Quando a gente ouve um “não”, Thauane, nossa primeira reação
é dizer um “sim”. Sim, eu faço. Sim, eu vou. Sim, eu posso. Especialmente numa
época em que se vende a ideia de que podemos tudo. E de que poder tudo é uma
espécie de direito. Mas não, não podemos tudo. E nos deparamos com essa
realidade a cada dia. Compreendo também, Thauane, que você sabe disso talvez
melhor do que a maioria, porque não há nada mais revelador de nossos limites do
que uma doença que nos coloca diante da tragédia maior da condição humana, que
é morrer. E uma doença como câncer, mesmo quando há muitas chances de cura, nos
lança neste abismo. Porque só a possibilidade já é devastadora.

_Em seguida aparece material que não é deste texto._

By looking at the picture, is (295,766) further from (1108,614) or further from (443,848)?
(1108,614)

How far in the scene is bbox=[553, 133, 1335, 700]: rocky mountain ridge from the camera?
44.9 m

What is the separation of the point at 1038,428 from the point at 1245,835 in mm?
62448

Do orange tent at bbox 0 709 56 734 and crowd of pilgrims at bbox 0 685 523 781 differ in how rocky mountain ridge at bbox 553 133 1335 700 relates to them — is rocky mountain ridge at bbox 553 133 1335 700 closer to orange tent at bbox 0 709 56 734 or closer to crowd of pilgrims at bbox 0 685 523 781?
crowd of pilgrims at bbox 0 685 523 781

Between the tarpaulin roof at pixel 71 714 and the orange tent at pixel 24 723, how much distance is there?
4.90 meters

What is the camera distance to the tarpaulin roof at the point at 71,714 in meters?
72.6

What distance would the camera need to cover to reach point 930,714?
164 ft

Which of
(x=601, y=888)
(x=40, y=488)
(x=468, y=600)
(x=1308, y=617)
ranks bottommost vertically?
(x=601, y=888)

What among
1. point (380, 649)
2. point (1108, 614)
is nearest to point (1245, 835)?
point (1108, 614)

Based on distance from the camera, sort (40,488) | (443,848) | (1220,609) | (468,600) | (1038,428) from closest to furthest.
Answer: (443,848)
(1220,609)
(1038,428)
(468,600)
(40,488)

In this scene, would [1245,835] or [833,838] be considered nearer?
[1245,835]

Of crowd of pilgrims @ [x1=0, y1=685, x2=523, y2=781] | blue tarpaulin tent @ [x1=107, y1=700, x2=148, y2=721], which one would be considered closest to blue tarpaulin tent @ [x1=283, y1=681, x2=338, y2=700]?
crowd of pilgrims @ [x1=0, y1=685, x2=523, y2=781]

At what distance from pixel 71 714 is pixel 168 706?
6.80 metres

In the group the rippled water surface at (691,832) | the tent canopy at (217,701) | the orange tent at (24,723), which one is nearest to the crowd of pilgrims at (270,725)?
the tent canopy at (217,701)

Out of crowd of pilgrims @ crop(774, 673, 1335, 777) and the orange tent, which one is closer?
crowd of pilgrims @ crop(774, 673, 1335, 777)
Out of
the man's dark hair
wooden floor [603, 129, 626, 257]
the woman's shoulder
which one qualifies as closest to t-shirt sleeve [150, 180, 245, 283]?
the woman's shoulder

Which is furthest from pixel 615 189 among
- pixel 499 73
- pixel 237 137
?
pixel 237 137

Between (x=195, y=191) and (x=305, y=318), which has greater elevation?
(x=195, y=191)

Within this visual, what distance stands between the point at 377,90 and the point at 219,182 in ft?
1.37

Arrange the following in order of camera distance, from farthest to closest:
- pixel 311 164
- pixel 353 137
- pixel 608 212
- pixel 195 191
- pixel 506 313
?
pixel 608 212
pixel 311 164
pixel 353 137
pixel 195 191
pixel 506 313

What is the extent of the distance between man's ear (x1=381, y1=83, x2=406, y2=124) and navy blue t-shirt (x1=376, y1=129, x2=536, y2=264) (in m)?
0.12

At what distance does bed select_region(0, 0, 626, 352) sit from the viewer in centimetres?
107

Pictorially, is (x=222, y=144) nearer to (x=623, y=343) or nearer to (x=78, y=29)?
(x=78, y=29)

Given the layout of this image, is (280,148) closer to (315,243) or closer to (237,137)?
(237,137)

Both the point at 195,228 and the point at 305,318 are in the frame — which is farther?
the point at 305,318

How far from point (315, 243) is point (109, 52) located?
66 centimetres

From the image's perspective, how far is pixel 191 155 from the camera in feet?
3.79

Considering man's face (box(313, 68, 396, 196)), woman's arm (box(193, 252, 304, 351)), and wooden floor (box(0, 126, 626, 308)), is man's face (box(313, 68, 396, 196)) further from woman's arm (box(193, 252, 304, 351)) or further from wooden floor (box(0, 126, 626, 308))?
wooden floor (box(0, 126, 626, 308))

Mas tenho aprendido, Thauane, e isso me veio com o
envelhecimento, que, muitas vezes, mesmo quando a gente pode a gente não pode.
Ou, dizendo de outro modo: o fato de poder não quer dizer que a gente deva.
Assim, é verdade. Você pode usar um turbante mesmo que uma parte significativa
das mulheres negras digam que você não pode. Mas você deve? Eu devo?
Como para mim é mais difícil vestir a pele de uma mulher
negra, porque por ser branca eu tenho menos elementos que me permitem
alcançá-la, eu preciso fazer mais esforço. Não porque sou bacana, mas por
imperativo ético. E a melhor forma que conheço para alcançar um outro,
especialmente quando por qualquer circunstância este outro é diferente de mim,
é escutando-o. Assim, quando ouvi que não deveria usar turbante, entre outros
símbolos culturais das mulheres negras, fui escutá-las. Acho que isso é algo
que precisamos resgatar com urgência. Não responder a uma interdição com uma
exclamação: “Sim, eu posso!”. Mas com uma interrogação: “Por que eu não
deveria?”. As respostas categóricas, assim como as certezas, nos mantêm no
mesmo lugar. As perguntas nos levam mais longe porque nos levam ao outro.
A resposta mais completa que encontrei na minha busca foi um
texto de Ana Maria Gonçalves. Escritora de grande talento, mulher, negra.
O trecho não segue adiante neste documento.